Permanent provisions affecting tax-exempt organizations
PATH also makes permanent a number of federal tax provisions that directly affect tax-exempt organizations.
IRA tax-free distributions for charitable purposes for those age 70 1/2 or older. A taxpayer who is aged 70 1/2 or older may exclude up to $100,000 from gross income for qualified charitable distributions made from an IRA. Spouses can each make their own separate contribution annually. The distribution must be made directly to a charitable recipient that is recognized by the IRS as tax-exempt. Distributions to certain charitable organizations, however, are not excludible from gross income. These include private foundations, Section 509(a)(3) supporting organizations and donor advised funds.
In addition, qualifying taxpayers are allowed to apply these charitable distributions towards their minimum distribution requirements.
PATH now makes this exclusion permanent for distributions made after December 31, 2014.
Certain payments to controlling exempt organizations. PATH makes permanent the favorable tax treatment of certain payments by controlled entities to their controlling exempt organization. The Internal Revenue Code generally treats certain payments (interest, rent, royalties and annuities) paid to tax-exempt organizations from controlled entities as unrelated business taxable income.
With regard to any payments made under binding contracts in effect on August 17, 2006 (or a renewed contract with substantially similar terms), revised Code Section 512(b)(13) applies only to the portion of payments that exceed an arm’s-length price, and in addition to the tax, a 20% penalty applies to this excess. PATH reinstates this rule and makes it permanent for payments received or accrued after December 31, 2014.
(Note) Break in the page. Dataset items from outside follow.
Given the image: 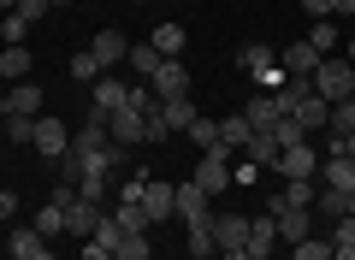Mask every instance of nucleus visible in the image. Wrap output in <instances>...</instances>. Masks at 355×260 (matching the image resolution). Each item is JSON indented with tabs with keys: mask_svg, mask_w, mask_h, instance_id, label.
I'll return each mask as SVG.
<instances>
[{
	"mask_svg": "<svg viewBox=\"0 0 355 260\" xmlns=\"http://www.w3.org/2000/svg\"><path fill=\"white\" fill-rule=\"evenodd\" d=\"M308 83H314V95L326 101V107H338V101H349V89H355V65L338 60V53H326V60L314 65V77H308Z\"/></svg>",
	"mask_w": 355,
	"mask_h": 260,
	"instance_id": "1",
	"label": "nucleus"
},
{
	"mask_svg": "<svg viewBox=\"0 0 355 260\" xmlns=\"http://www.w3.org/2000/svg\"><path fill=\"white\" fill-rule=\"evenodd\" d=\"M172 201H178V219H184V225L214 219V196H207L196 177H178V184H172Z\"/></svg>",
	"mask_w": 355,
	"mask_h": 260,
	"instance_id": "2",
	"label": "nucleus"
},
{
	"mask_svg": "<svg viewBox=\"0 0 355 260\" xmlns=\"http://www.w3.org/2000/svg\"><path fill=\"white\" fill-rule=\"evenodd\" d=\"M190 177L207 189V196H225V184H231V148H207L202 160H196Z\"/></svg>",
	"mask_w": 355,
	"mask_h": 260,
	"instance_id": "3",
	"label": "nucleus"
},
{
	"mask_svg": "<svg viewBox=\"0 0 355 260\" xmlns=\"http://www.w3.org/2000/svg\"><path fill=\"white\" fill-rule=\"evenodd\" d=\"M107 137H113L119 148H137V142H148V119H142L137 107H119V112H107Z\"/></svg>",
	"mask_w": 355,
	"mask_h": 260,
	"instance_id": "4",
	"label": "nucleus"
},
{
	"mask_svg": "<svg viewBox=\"0 0 355 260\" xmlns=\"http://www.w3.org/2000/svg\"><path fill=\"white\" fill-rule=\"evenodd\" d=\"M266 213H272V225H279L284 243H302V236H314V225H320L314 207H266Z\"/></svg>",
	"mask_w": 355,
	"mask_h": 260,
	"instance_id": "5",
	"label": "nucleus"
},
{
	"mask_svg": "<svg viewBox=\"0 0 355 260\" xmlns=\"http://www.w3.org/2000/svg\"><path fill=\"white\" fill-rule=\"evenodd\" d=\"M154 101H178V95H190V71H184V60H160V71L148 77Z\"/></svg>",
	"mask_w": 355,
	"mask_h": 260,
	"instance_id": "6",
	"label": "nucleus"
},
{
	"mask_svg": "<svg viewBox=\"0 0 355 260\" xmlns=\"http://www.w3.org/2000/svg\"><path fill=\"white\" fill-rule=\"evenodd\" d=\"M36 107H42V83H18L0 95V119H42Z\"/></svg>",
	"mask_w": 355,
	"mask_h": 260,
	"instance_id": "7",
	"label": "nucleus"
},
{
	"mask_svg": "<svg viewBox=\"0 0 355 260\" xmlns=\"http://www.w3.org/2000/svg\"><path fill=\"white\" fill-rule=\"evenodd\" d=\"M142 213H148V225L178 219V201H172V184H166V177H148V189H142Z\"/></svg>",
	"mask_w": 355,
	"mask_h": 260,
	"instance_id": "8",
	"label": "nucleus"
},
{
	"mask_svg": "<svg viewBox=\"0 0 355 260\" xmlns=\"http://www.w3.org/2000/svg\"><path fill=\"white\" fill-rule=\"evenodd\" d=\"M30 148L48 154V160H60V154L71 148V130H65L60 119H48V112H42V119H36V142H30Z\"/></svg>",
	"mask_w": 355,
	"mask_h": 260,
	"instance_id": "9",
	"label": "nucleus"
},
{
	"mask_svg": "<svg viewBox=\"0 0 355 260\" xmlns=\"http://www.w3.org/2000/svg\"><path fill=\"white\" fill-rule=\"evenodd\" d=\"M101 219H107V207H101V201H83V196H77L71 207H65V231H71V236H83V243L95 236V225H101Z\"/></svg>",
	"mask_w": 355,
	"mask_h": 260,
	"instance_id": "10",
	"label": "nucleus"
},
{
	"mask_svg": "<svg viewBox=\"0 0 355 260\" xmlns=\"http://www.w3.org/2000/svg\"><path fill=\"white\" fill-rule=\"evenodd\" d=\"M320 172V154L308 148V142H296V148L279 154V166H272V177H314Z\"/></svg>",
	"mask_w": 355,
	"mask_h": 260,
	"instance_id": "11",
	"label": "nucleus"
},
{
	"mask_svg": "<svg viewBox=\"0 0 355 260\" xmlns=\"http://www.w3.org/2000/svg\"><path fill=\"white\" fill-rule=\"evenodd\" d=\"M214 243H219V254H225V248H243L249 243V219H243V213H214Z\"/></svg>",
	"mask_w": 355,
	"mask_h": 260,
	"instance_id": "12",
	"label": "nucleus"
},
{
	"mask_svg": "<svg viewBox=\"0 0 355 260\" xmlns=\"http://www.w3.org/2000/svg\"><path fill=\"white\" fill-rule=\"evenodd\" d=\"M279 65H284V77H314V65H320V53L308 48L302 36H296V42H284V53H279Z\"/></svg>",
	"mask_w": 355,
	"mask_h": 260,
	"instance_id": "13",
	"label": "nucleus"
},
{
	"mask_svg": "<svg viewBox=\"0 0 355 260\" xmlns=\"http://www.w3.org/2000/svg\"><path fill=\"white\" fill-rule=\"evenodd\" d=\"M89 53H95V65H101V71H113V65H119V60L130 53V42L119 36V30H101V36L89 42Z\"/></svg>",
	"mask_w": 355,
	"mask_h": 260,
	"instance_id": "14",
	"label": "nucleus"
},
{
	"mask_svg": "<svg viewBox=\"0 0 355 260\" xmlns=\"http://www.w3.org/2000/svg\"><path fill=\"white\" fill-rule=\"evenodd\" d=\"M12 260H53V248L36 225H24V231H12Z\"/></svg>",
	"mask_w": 355,
	"mask_h": 260,
	"instance_id": "15",
	"label": "nucleus"
},
{
	"mask_svg": "<svg viewBox=\"0 0 355 260\" xmlns=\"http://www.w3.org/2000/svg\"><path fill=\"white\" fill-rule=\"evenodd\" d=\"M314 196H320V184H314V177H291V184H284L279 196L266 201V207H314Z\"/></svg>",
	"mask_w": 355,
	"mask_h": 260,
	"instance_id": "16",
	"label": "nucleus"
},
{
	"mask_svg": "<svg viewBox=\"0 0 355 260\" xmlns=\"http://www.w3.org/2000/svg\"><path fill=\"white\" fill-rule=\"evenodd\" d=\"M89 89H95V107H101V112H119V107L130 101V83H119V77H107V71L95 77Z\"/></svg>",
	"mask_w": 355,
	"mask_h": 260,
	"instance_id": "17",
	"label": "nucleus"
},
{
	"mask_svg": "<svg viewBox=\"0 0 355 260\" xmlns=\"http://www.w3.org/2000/svg\"><path fill=\"white\" fill-rule=\"evenodd\" d=\"M243 119H249V130H266V137H272V124H279L284 112H279V101H272V95H254L249 107H243Z\"/></svg>",
	"mask_w": 355,
	"mask_h": 260,
	"instance_id": "18",
	"label": "nucleus"
},
{
	"mask_svg": "<svg viewBox=\"0 0 355 260\" xmlns=\"http://www.w3.org/2000/svg\"><path fill=\"white\" fill-rule=\"evenodd\" d=\"M279 142H272V137H266V130H254V137L249 142H243V160H249V166H261V172H266V166H279Z\"/></svg>",
	"mask_w": 355,
	"mask_h": 260,
	"instance_id": "19",
	"label": "nucleus"
},
{
	"mask_svg": "<svg viewBox=\"0 0 355 260\" xmlns=\"http://www.w3.org/2000/svg\"><path fill=\"white\" fill-rule=\"evenodd\" d=\"M272 243H279V225H272V213H266V219H249V243H243V248H249L254 260H266V254H272Z\"/></svg>",
	"mask_w": 355,
	"mask_h": 260,
	"instance_id": "20",
	"label": "nucleus"
},
{
	"mask_svg": "<svg viewBox=\"0 0 355 260\" xmlns=\"http://www.w3.org/2000/svg\"><path fill=\"white\" fill-rule=\"evenodd\" d=\"M320 184H326V189H343V196H349V189H355V160L331 154V160L320 166Z\"/></svg>",
	"mask_w": 355,
	"mask_h": 260,
	"instance_id": "21",
	"label": "nucleus"
},
{
	"mask_svg": "<svg viewBox=\"0 0 355 260\" xmlns=\"http://www.w3.org/2000/svg\"><path fill=\"white\" fill-rule=\"evenodd\" d=\"M160 119H166V130H178V137H184V130L196 124V101H190V95H178V101H160Z\"/></svg>",
	"mask_w": 355,
	"mask_h": 260,
	"instance_id": "22",
	"label": "nucleus"
},
{
	"mask_svg": "<svg viewBox=\"0 0 355 260\" xmlns=\"http://www.w3.org/2000/svg\"><path fill=\"white\" fill-rule=\"evenodd\" d=\"M125 219H119V213H107V219L101 225H95V236H89V243H95V248H101V254H119V243H125Z\"/></svg>",
	"mask_w": 355,
	"mask_h": 260,
	"instance_id": "23",
	"label": "nucleus"
},
{
	"mask_svg": "<svg viewBox=\"0 0 355 260\" xmlns=\"http://www.w3.org/2000/svg\"><path fill=\"white\" fill-rule=\"evenodd\" d=\"M148 42H154V53H160V60H184V42H190V36H184L178 24H160Z\"/></svg>",
	"mask_w": 355,
	"mask_h": 260,
	"instance_id": "24",
	"label": "nucleus"
},
{
	"mask_svg": "<svg viewBox=\"0 0 355 260\" xmlns=\"http://www.w3.org/2000/svg\"><path fill=\"white\" fill-rule=\"evenodd\" d=\"M125 60H130V71H137L142 83H148V77L160 71V53H154V42H130V53H125Z\"/></svg>",
	"mask_w": 355,
	"mask_h": 260,
	"instance_id": "25",
	"label": "nucleus"
},
{
	"mask_svg": "<svg viewBox=\"0 0 355 260\" xmlns=\"http://www.w3.org/2000/svg\"><path fill=\"white\" fill-rule=\"evenodd\" d=\"M249 137H254V130H249V119H243V112H237V119H219V148L243 154V142H249Z\"/></svg>",
	"mask_w": 355,
	"mask_h": 260,
	"instance_id": "26",
	"label": "nucleus"
},
{
	"mask_svg": "<svg viewBox=\"0 0 355 260\" xmlns=\"http://www.w3.org/2000/svg\"><path fill=\"white\" fill-rule=\"evenodd\" d=\"M326 112H331V107H326V101H320V95H308V101H302V107H296V112H291V119H296V124H302L308 137H314V130H326Z\"/></svg>",
	"mask_w": 355,
	"mask_h": 260,
	"instance_id": "27",
	"label": "nucleus"
},
{
	"mask_svg": "<svg viewBox=\"0 0 355 260\" xmlns=\"http://www.w3.org/2000/svg\"><path fill=\"white\" fill-rule=\"evenodd\" d=\"M338 36H343V30H338V24H331V18H314V30H308V36H302V42H308V48H314V53H320V60H326V53H331V48H338Z\"/></svg>",
	"mask_w": 355,
	"mask_h": 260,
	"instance_id": "28",
	"label": "nucleus"
},
{
	"mask_svg": "<svg viewBox=\"0 0 355 260\" xmlns=\"http://www.w3.org/2000/svg\"><path fill=\"white\" fill-rule=\"evenodd\" d=\"M184 236H190V260H207V254H219V243H214V225H184Z\"/></svg>",
	"mask_w": 355,
	"mask_h": 260,
	"instance_id": "29",
	"label": "nucleus"
},
{
	"mask_svg": "<svg viewBox=\"0 0 355 260\" xmlns=\"http://www.w3.org/2000/svg\"><path fill=\"white\" fill-rule=\"evenodd\" d=\"M184 137H190L196 142V148H219V119H207V112H196V124H190V130H184Z\"/></svg>",
	"mask_w": 355,
	"mask_h": 260,
	"instance_id": "30",
	"label": "nucleus"
},
{
	"mask_svg": "<svg viewBox=\"0 0 355 260\" xmlns=\"http://www.w3.org/2000/svg\"><path fill=\"white\" fill-rule=\"evenodd\" d=\"M237 65H243V71H249V77H261V71H272V48H266V42H249V48L237 53Z\"/></svg>",
	"mask_w": 355,
	"mask_h": 260,
	"instance_id": "31",
	"label": "nucleus"
},
{
	"mask_svg": "<svg viewBox=\"0 0 355 260\" xmlns=\"http://www.w3.org/2000/svg\"><path fill=\"white\" fill-rule=\"evenodd\" d=\"M291 260H331V236H302V243H291Z\"/></svg>",
	"mask_w": 355,
	"mask_h": 260,
	"instance_id": "32",
	"label": "nucleus"
},
{
	"mask_svg": "<svg viewBox=\"0 0 355 260\" xmlns=\"http://www.w3.org/2000/svg\"><path fill=\"white\" fill-rule=\"evenodd\" d=\"M326 130H331V137H349V130H355V101H338V107L326 112Z\"/></svg>",
	"mask_w": 355,
	"mask_h": 260,
	"instance_id": "33",
	"label": "nucleus"
},
{
	"mask_svg": "<svg viewBox=\"0 0 355 260\" xmlns=\"http://www.w3.org/2000/svg\"><path fill=\"white\" fill-rule=\"evenodd\" d=\"M314 207L326 213V219H343V213H349V196H343V189H326V184H320V196H314Z\"/></svg>",
	"mask_w": 355,
	"mask_h": 260,
	"instance_id": "34",
	"label": "nucleus"
},
{
	"mask_svg": "<svg viewBox=\"0 0 355 260\" xmlns=\"http://www.w3.org/2000/svg\"><path fill=\"white\" fill-rule=\"evenodd\" d=\"M0 77H30V48H0Z\"/></svg>",
	"mask_w": 355,
	"mask_h": 260,
	"instance_id": "35",
	"label": "nucleus"
},
{
	"mask_svg": "<svg viewBox=\"0 0 355 260\" xmlns=\"http://www.w3.org/2000/svg\"><path fill=\"white\" fill-rule=\"evenodd\" d=\"M272 142H279V148H296V142H308V130H302V124L291 119V112H284V119L272 124Z\"/></svg>",
	"mask_w": 355,
	"mask_h": 260,
	"instance_id": "36",
	"label": "nucleus"
},
{
	"mask_svg": "<svg viewBox=\"0 0 355 260\" xmlns=\"http://www.w3.org/2000/svg\"><path fill=\"white\" fill-rule=\"evenodd\" d=\"M36 231H42V236H60V231H65V207H60V201H48V207L36 213Z\"/></svg>",
	"mask_w": 355,
	"mask_h": 260,
	"instance_id": "37",
	"label": "nucleus"
},
{
	"mask_svg": "<svg viewBox=\"0 0 355 260\" xmlns=\"http://www.w3.org/2000/svg\"><path fill=\"white\" fill-rule=\"evenodd\" d=\"M119 260H154V248H148V231H130L125 243H119Z\"/></svg>",
	"mask_w": 355,
	"mask_h": 260,
	"instance_id": "38",
	"label": "nucleus"
},
{
	"mask_svg": "<svg viewBox=\"0 0 355 260\" xmlns=\"http://www.w3.org/2000/svg\"><path fill=\"white\" fill-rule=\"evenodd\" d=\"M0 36H6V48H24V36H30V18L6 12V18H0Z\"/></svg>",
	"mask_w": 355,
	"mask_h": 260,
	"instance_id": "39",
	"label": "nucleus"
},
{
	"mask_svg": "<svg viewBox=\"0 0 355 260\" xmlns=\"http://www.w3.org/2000/svg\"><path fill=\"white\" fill-rule=\"evenodd\" d=\"M142 189H148V177H125V184H119V207H142Z\"/></svg>",
	"mask_w": 355,
	"mask_h": 260,
	"instance_id": "40",
	"label": "nucleus"
},
{
	"mask_svg": "<svg viewBox=\"0 0 355 260\" xmlns=\"http://www.w3.org/2000/svg\"><path fill=\"white\" fill-rule=\"evenodd\" d=\"M320 231L331 236V248H343V243H355V219L343 213V219H331V225H320Z\"/></svg>",
	"mask_w": 355,
	"mask_h": 260,
	"instance_id": "41",
	"label": "nucleus"
},
{
	"mask_svg": "<svg viewBox=\"0 0 355 260\" xmlns=\"http://www.w3.org/2000/svg\"><path fill=\"white\" fill-rule=\"evenodd\" d=\"M71 77H77V83H95V77H101V65H95V53H77V60H71Z\"/></svg>",
	"mask_w": 355,
	"mask_h": 260,
	"instance_id": "42",
	"label": "nucleus"
},
{
	"mask_svg": "<svg viewBox=\"0 0 355 260\" xmlns=\"http://www.w3.org/2000/svg\"><path fill=\"white\" fill-rule=\"evenodd\" d=\"M6 142H36V119H6Z\"/></svg>",
	"mask_w": 355,
	"mask_h": 260,
	"instance_id": "43",
	"label": "nucleus"
},
{
	"mask_svg": "<svg viewBox=\"0 0 355 260\" xmlns=\"http://www.w3.org/2000/svg\"><path fill=\"white\" fill-rule=\"evenodd\" d=\"M77 196L83 201H107V177H77Z\"/></svg>",
	"mask_w": 355,
	"mask_h": 260,
	"instance_id": "44",
	"label": "nucleus"
},
{
	"mask_svg": "<svg viewBox=\"0 0 355 260\" xmlns=\"http://www.w3.org/2000/svg\"><path fill=\"white\" fill-rule=\"evenodd\" d=\"M42 12H53L48 0H18V18H30V24H36V18H42Z\"/></svg>",
	"mask_w": 355,
	"mask_h": 260,
	"instance_id": "45",
	"label": "nucleus"
},
{
	"mask_svg": "<svg viewBox=\"0 0 355 260\" xmlns=\"http://www.w3.org/2000/svg\"><path fill=\"white\" fill-rule=\"evenodd\" d=\"M331 154H343V160H355V130H349V137H331Z\"/></svg>",
	"mask_w": 355,
	"mask_h": 260,
	"instance_id": "46",
	"label": "nucleus"
},
{
	"mask_svg": "<svg viewBox=\"0 0 355 260\" xmlns=\"http://www.w3.org/2000/svg\"><path fill=\"white\" fill-rule=\"evenodd\" d=\"M302 12L308 18H331V0H302Z\"/></svg>",
	"mask_w": 355,
	"mask_h": 260,
	"instance_id": "47",
	"label": "nucleus"
},
{
	"mask_svg": "<svg viewBox=\"0 0 355 260\" xmlns=\"http://www.w3.org/2000/svg\"><path fill=\"white\" fill-rule=\"evenodd\" d=\"M12 213H18V196H12V189H0V219H12Z\"/></svg>",
	"mask_w": 355,
	"mask_h": 260,
	"instance_id": "48",
	"label": "nucleus"
},
{
	"mask_svg": "<svg viewBox=\"0 0 355 260\" xmlns=\"http://www.w3.org/2000/svg\"><path fill=\"white\" fill-rule=\"evenodd\" d=\"M331 260H355V243H343V248H331Z\"/></svg>",
	"mask_w": 355,
	"mask_h": 260,
	"instance_id": "49",
	"label": "nucleus"
},
{
	"mask_svg": "<svg viewBox=\"0 0 355 260\" xmlns=\"http://www.w3.org/2000/svg\"><path fill=\"white\" fill-rule=\"evenodd\" d=\"M225 260H254V254H249V248H225Z\"/></svg>",
	"mask_w": 355,
	"mask_h": 260,
	"instance_id": "50",
	"label": "nucleus"
},
{
	"mask_svg": "<svg viewBox=\"0 0 355 260\" xmlns=\"http://www.w3.org/2000/svg\"><path fill=\"white\" fill-rule=\"evenodd\" d=\"M0 12H18V0H0Z\"/></svg>",
	"mask_w": 355,
	"mask_h": 260,
	"instance_id": "51",
	"label": "nucleus"
},
{
	"mask_svg": "<svg viewBox=\"0 0 355 260\" xmlns=\"http://www.w3.org/2000/svg\"><path fill=\"white\" fill-rule=\"evenodd\" d=\"M343 60H349V65H355V42H349V53H343Z\"/></svg>",
	"mask_w": 355,
	"mask_h": 260,
	"instance_id": "52",
	"label": "nucleus"
},
{
	"mask_svg": "<svg viewBox=\"0 0 355 260\" xmlns=\"http://www.w3.org/2000/svg\"><path fill=\"white\" fill-rule=\"evenodd\" d=\"M349 219H355V189H349Z\"/></svg>",
	"mask_w": 355,
	"mask_h": 260,
	"instance_id": "53",
	"label": "nucleus"
},
{
	"mask_svg": "<svg viewBox=\"0 0 355 260\" xmlns=\"http://www.w3.org/2000/svg\"><path fill=\"white\" fill-rule=\"evenodd\" d=\"M48 6H71V0H48Z\"/></svg>",
	"mask_w": 355,
	"mask_h": 260,
	"instance_id": "54",
	"label": "nucleus"
},
{
	"mask_svg": "<svg viewBox=\"0 0 355 260\" xmlns=\"http://www.w3.org/2000/svg\"><path fill=\"white\" fill-rule=\"evenodd\" d=\"M0 142H6V119H0Z\"/></svg>",
	"mask_w": 355,
	"mask_h": 260,
	"instance_id": "55",
	"label": "nucleus"
},
{
	"mask_svg": "<svg viewBox=\"0 0 355 260\" xmlns=\"http://www.w3.org/2000/svg\"><path fill=\"white\" fill-rule=\"evenodd\" d=\"M349 101H355V89H349Z\"/></svg>",
	"mask_w": 355,
	"mask_h": 260,
	"instance_id": "56",
	"label": "nucleus"
},
{
	"mask_svg": "<svg viewBox=\"0 0 355 260\" xmlns=\"http://www.w3.org/2000/svg\"><path fill=\"white\" fill-rule=\"evenodd\" d=\"M107 260H119V254H107Z\"/></svg>",
	"mask_w": 355,
	"mask_h": 260,
	"instance_id": "57",
	"label": "nucleus"
}]
</instances>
PATH also imposes new procedural requirements which offer clarity to certain tax-exempt organizations facing adverse determinations. Specifically, PATH requires the IRS to create and adopt administrative appeal procedures for tax-exempt organizations facing an adverse determination, as well as allowing tax-exempt organizations or organizations seeking tax-exempt status the right to obtain declaratory judgments from a federal court, a right that formerly was only available to 501(c)(3) organizations or applicants. These new remedies will provide greater recourse to organizations that have not received final determination letters from the IRS or whose tax-exempt status has been revoked or denied.